In the current scenario, there are a couple of examples which come to mind. Look at all the gold lending companies stocks. They have gone down anywhere between 25-50% in less than a week. Agreed that RBI’s new guidelines on having a reasonable LTV (loan-to value) ratio of 60% will affect them, but the question is how badly? To understand this, look at what the LTV ratio implies. LTV ratio is nothing but the ratio of the amount of loan u can expect to get for a given value. In the current case, it is the value of gold. This also applies to housing loans wherein the lenders give u 75% of the value of the house; thus the LTV in this case is .75 or 75%? Currently gold loan companies are said to be lending as much as 75% of the gold value. In other words if u got Rs. 21000 for 10 gm of gold @28000 earlier, u would now get about 17000 only @60%.
So how does it affect the gold lenders?
Higher the loan as a ratio of the gold pledged, more the interest rate they can charge. Gold loan companies charge anywhere between 18-24% as interest depending on the LTV ratio. So the RBI move could have an impact on the margins of gold finance companies. In addition, these companies will now have to maintain a minimum equity capital of 12% as a proportion of their loan book, if half of their assets are in gold. This rule though is not seen to be as damaging as the one capping LTV, as leading companies like Muthoot and Manappuram are adequately capitalized for now. But with the RBI tightening some of the rules, the days of very high margins may well be past for gold loan companies. But that doesn’t necessarily mean that the margins will be low. A good analogy regarding margins may be what IT went thru in late 90s and early 2000s. From consistently 40+ % margins, at least the biggies have now moderated to mid-20s. However the question to ask is which other industry gives you operating margins in 20s? So from 50+ P/E they have come down to 20s, but still are at a premium to the market.
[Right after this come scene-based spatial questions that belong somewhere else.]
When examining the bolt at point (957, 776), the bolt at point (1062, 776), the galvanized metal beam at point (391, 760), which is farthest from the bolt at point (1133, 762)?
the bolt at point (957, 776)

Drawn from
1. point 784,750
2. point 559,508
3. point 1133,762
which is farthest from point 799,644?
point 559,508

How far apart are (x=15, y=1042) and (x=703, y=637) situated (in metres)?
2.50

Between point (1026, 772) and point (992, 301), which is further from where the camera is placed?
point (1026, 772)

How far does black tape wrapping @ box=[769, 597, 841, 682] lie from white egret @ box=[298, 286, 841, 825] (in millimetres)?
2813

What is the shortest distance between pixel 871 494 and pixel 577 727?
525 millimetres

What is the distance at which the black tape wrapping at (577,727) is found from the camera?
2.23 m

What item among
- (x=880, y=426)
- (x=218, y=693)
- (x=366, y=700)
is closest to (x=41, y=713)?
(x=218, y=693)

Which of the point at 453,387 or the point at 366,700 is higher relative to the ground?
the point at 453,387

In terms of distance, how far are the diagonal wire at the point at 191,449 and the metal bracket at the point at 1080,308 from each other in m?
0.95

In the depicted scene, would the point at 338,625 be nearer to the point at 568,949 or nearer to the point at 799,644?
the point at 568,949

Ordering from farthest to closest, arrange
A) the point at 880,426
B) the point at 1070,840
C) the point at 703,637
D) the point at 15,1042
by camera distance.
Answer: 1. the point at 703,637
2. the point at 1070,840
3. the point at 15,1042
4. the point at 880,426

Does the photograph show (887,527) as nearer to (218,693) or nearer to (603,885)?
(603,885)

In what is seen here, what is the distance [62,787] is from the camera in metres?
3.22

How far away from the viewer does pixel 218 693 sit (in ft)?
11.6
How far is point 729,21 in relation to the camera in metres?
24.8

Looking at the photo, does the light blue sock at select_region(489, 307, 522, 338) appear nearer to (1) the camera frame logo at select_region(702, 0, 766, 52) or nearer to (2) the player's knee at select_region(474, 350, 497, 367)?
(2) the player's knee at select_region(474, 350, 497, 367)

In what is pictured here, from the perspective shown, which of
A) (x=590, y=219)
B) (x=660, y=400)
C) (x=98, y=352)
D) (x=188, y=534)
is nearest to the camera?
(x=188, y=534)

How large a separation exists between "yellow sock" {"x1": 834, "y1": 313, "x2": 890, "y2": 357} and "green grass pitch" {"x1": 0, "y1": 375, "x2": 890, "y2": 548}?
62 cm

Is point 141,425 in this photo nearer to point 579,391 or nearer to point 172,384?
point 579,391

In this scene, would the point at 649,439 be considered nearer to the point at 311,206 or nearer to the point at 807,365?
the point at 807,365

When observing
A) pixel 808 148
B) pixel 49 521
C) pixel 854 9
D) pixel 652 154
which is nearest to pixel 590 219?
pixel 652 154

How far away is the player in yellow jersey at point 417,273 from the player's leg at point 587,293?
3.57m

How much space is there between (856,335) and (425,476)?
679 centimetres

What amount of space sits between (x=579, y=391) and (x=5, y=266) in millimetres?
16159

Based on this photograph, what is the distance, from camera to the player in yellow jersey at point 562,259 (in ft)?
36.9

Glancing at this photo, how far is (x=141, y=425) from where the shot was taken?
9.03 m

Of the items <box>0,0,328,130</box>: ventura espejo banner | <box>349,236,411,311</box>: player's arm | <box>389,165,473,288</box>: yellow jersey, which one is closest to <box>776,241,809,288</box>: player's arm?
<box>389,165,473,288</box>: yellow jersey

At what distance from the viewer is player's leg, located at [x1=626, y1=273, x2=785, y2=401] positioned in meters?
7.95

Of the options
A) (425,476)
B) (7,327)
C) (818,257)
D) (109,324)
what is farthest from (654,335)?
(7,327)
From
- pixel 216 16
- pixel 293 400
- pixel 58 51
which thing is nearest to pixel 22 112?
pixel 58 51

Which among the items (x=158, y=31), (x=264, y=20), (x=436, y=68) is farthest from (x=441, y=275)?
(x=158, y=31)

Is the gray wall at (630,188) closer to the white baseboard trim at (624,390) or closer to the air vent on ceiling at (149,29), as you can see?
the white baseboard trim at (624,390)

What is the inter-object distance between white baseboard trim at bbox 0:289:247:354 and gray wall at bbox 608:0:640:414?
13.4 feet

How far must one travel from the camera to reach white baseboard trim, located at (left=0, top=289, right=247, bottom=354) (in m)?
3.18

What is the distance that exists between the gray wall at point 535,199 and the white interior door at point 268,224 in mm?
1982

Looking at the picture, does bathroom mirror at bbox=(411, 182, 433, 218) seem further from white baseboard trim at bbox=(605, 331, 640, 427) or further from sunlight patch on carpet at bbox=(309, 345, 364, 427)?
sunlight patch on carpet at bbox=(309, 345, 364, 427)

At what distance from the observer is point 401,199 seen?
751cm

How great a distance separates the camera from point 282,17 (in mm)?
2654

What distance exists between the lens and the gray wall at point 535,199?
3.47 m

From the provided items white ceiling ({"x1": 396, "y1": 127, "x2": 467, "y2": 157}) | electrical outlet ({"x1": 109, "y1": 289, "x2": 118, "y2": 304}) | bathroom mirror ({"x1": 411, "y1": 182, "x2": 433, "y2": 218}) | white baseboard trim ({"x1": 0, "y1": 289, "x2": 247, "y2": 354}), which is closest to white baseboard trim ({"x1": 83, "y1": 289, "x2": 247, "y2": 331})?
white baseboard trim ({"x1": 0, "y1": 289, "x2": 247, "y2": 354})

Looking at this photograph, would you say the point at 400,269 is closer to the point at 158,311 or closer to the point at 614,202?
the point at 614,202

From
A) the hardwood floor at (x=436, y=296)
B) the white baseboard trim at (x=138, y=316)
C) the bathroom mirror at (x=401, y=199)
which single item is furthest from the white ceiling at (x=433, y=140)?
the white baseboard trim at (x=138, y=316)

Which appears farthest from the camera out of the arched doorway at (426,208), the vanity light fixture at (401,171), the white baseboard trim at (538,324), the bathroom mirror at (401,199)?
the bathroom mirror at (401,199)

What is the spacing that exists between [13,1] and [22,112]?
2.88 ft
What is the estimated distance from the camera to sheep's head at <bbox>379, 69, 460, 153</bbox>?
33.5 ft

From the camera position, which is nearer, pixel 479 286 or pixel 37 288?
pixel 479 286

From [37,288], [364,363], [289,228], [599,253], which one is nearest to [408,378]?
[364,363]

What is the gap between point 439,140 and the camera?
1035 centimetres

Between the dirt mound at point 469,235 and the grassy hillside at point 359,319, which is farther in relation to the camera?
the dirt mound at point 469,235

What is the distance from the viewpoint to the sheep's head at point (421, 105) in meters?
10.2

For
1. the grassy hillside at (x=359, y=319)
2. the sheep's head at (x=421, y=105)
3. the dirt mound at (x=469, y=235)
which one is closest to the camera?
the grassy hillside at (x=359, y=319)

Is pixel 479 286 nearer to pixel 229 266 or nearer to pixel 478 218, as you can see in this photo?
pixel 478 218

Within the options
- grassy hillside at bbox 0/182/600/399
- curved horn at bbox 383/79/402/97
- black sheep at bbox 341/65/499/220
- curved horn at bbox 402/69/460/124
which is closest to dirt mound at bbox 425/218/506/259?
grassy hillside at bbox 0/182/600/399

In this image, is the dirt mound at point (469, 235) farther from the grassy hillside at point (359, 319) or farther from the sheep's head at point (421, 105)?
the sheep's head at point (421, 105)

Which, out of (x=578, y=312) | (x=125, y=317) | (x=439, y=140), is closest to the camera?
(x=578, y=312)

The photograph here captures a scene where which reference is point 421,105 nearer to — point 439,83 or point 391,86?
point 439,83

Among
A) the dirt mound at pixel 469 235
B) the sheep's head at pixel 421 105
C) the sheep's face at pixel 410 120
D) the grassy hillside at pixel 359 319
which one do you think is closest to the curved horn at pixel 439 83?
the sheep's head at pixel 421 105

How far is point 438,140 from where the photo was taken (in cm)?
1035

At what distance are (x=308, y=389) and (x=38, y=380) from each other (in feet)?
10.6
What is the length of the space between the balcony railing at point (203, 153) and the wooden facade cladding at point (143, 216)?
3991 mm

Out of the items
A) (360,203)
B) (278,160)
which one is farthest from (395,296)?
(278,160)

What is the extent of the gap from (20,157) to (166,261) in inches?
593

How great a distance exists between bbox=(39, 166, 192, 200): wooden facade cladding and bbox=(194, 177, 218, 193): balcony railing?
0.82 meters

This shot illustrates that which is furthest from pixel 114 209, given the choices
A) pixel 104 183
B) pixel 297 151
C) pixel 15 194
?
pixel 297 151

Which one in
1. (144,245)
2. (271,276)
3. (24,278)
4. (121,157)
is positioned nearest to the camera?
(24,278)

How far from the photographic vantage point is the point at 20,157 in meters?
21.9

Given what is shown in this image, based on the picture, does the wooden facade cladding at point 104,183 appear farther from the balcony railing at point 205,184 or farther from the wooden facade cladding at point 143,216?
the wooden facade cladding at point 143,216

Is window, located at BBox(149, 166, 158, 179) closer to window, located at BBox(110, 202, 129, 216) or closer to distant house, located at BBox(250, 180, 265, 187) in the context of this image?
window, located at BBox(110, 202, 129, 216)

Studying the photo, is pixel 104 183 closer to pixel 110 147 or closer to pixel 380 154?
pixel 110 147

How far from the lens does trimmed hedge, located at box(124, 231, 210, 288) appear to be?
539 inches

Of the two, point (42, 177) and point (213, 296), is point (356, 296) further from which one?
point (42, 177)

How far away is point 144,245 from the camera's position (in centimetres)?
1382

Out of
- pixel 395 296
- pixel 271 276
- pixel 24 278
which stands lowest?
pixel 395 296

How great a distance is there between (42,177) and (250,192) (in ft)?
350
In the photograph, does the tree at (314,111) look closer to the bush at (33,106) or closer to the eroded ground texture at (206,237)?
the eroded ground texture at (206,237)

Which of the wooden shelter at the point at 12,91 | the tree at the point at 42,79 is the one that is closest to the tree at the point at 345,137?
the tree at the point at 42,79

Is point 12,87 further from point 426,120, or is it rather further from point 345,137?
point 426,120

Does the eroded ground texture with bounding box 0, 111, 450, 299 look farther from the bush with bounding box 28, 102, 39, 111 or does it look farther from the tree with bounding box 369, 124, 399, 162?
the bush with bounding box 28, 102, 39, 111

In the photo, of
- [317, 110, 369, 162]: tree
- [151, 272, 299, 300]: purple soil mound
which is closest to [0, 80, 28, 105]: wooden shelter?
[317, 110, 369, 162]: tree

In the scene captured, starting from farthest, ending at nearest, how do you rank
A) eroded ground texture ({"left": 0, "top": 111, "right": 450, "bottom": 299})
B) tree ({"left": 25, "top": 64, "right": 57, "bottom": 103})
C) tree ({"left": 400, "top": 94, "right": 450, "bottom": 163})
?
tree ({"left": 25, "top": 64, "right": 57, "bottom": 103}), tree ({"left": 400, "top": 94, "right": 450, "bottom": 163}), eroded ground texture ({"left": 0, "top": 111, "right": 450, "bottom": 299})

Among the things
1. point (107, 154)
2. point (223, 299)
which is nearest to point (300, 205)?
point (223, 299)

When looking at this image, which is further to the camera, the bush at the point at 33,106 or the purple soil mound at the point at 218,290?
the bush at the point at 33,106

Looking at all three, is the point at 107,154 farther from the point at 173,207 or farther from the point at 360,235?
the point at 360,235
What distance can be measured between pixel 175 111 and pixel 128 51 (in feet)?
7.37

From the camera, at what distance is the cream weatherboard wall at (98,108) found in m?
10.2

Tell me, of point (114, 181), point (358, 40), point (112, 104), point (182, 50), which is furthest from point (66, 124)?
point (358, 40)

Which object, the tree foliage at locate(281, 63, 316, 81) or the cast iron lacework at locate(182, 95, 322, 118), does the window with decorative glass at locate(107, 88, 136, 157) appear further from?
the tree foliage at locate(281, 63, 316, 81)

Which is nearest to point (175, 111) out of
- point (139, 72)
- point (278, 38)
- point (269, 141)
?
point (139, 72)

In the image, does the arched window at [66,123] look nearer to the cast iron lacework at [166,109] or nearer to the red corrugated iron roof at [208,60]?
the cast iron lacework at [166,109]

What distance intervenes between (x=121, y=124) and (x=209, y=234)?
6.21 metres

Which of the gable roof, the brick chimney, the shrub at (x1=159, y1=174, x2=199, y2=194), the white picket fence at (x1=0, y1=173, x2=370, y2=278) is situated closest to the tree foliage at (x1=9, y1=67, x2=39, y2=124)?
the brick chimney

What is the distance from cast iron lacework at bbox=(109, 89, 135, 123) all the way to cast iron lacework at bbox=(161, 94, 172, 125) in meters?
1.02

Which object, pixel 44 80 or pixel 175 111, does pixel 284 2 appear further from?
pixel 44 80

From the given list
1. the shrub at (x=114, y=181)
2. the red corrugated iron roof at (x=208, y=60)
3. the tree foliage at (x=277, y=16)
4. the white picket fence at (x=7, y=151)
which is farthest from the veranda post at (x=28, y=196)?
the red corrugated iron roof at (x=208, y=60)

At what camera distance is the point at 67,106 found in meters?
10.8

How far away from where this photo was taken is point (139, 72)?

Gold loan business was a hit with these specialized south-based (especially Kerala, with the gold and money both coming from rich sources of both – the Gulf) firms. The reason was simple. It is usually the low income group which form bulk of the clientele of gold loan firms. These people do not have easy access to bank loans and hence are forced to borrow at the high rates being charged by gold financiers. Also, it must be remembered that it is the family jewelry which is given as collateral in most cases. And this is a very emotional issue for the borrower, especially in the rural areas where the social standing is directly at stake. The person would do all that can be done to ensure that the family gold is not lost, whatever be the cost.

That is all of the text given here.